Of course, this copy of Crazy ’94 will likely go worthless forever (sports games notoriously have little resale value.) and the more weeb-ish games seem to be seeing some of the most spectacular comebacks. (You make do not want to start collecting Sega Saturn games.) But what COVID has done to the value of older video games doesn’t seem likely to diminish, and it’s up to current owners and collectors what they’d like to do with that information.
Personally, I plan to keep my video games forever, but I recently bought a few more games to complete my collection, before the prices spiked further.
A final warning about scams
This discussion has only focused on games that have actually been used, whether their condition is “loose” (meaning the game itself is there but its packaging has been lost) or “complete in box” (meaning the game has been opened, but all packaging original is still there).

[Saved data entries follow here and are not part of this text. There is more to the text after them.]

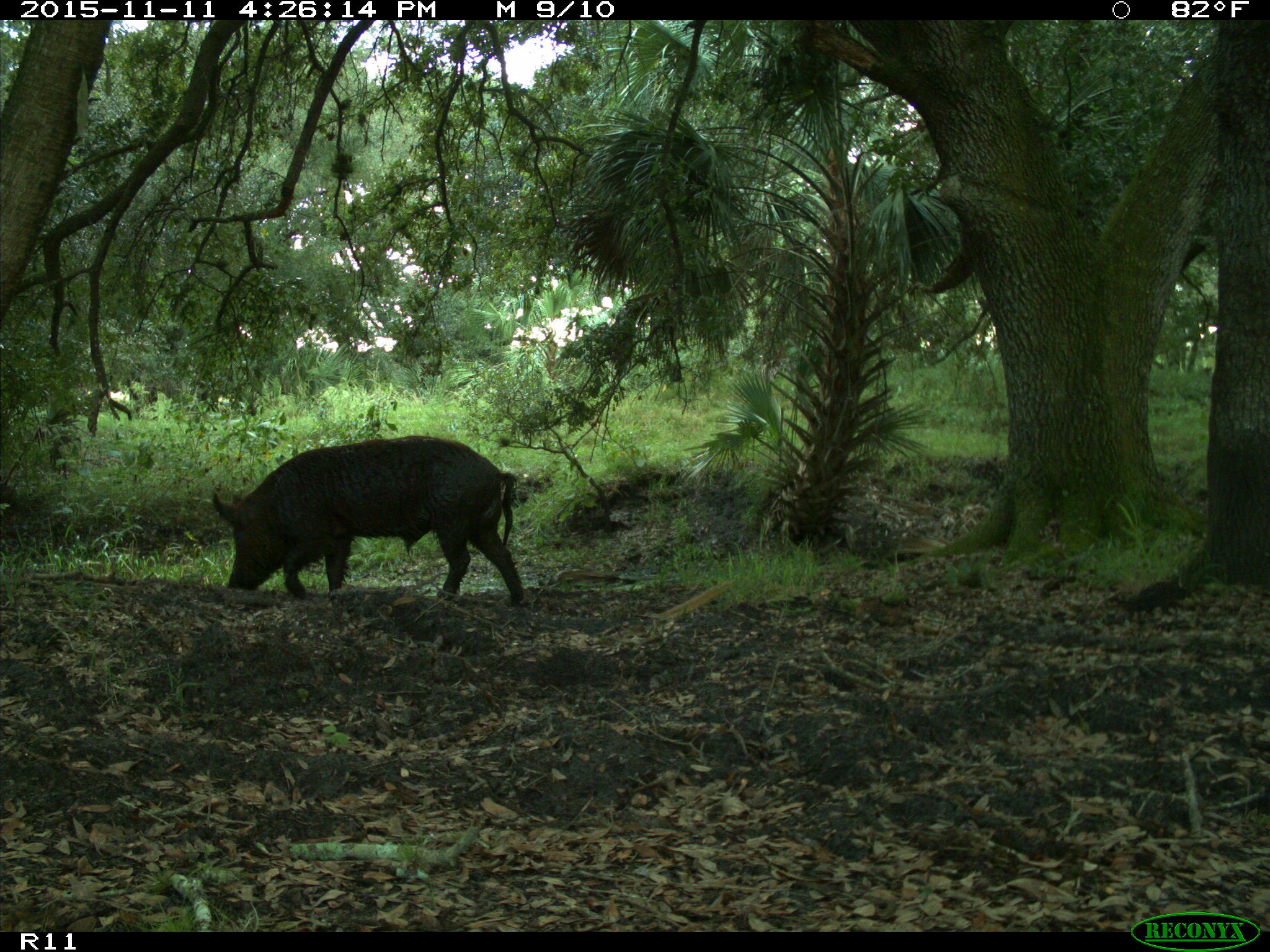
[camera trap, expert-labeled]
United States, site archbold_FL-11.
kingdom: Animalia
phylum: Chordata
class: Mammalia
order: Artiodactyla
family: Suidae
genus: Sus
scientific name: Sus scrofa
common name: wild boar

He purposely didn’t discuss the value of blank and sealed decks because, frankly, they’re embroiled in scam allegations.
Organizations like ranking house WATA and Heritage Auctions have been accused of artificially inflating the value of sealed video games, resulting in unreasonably high valuations like $2 million for Super Mario Bros.. Attorney Seth Abrahamson and YouTuber Karl Jobst have detailed the problem in depth, but long story short – exercise extreme caution if you want to get into sealed game collecting.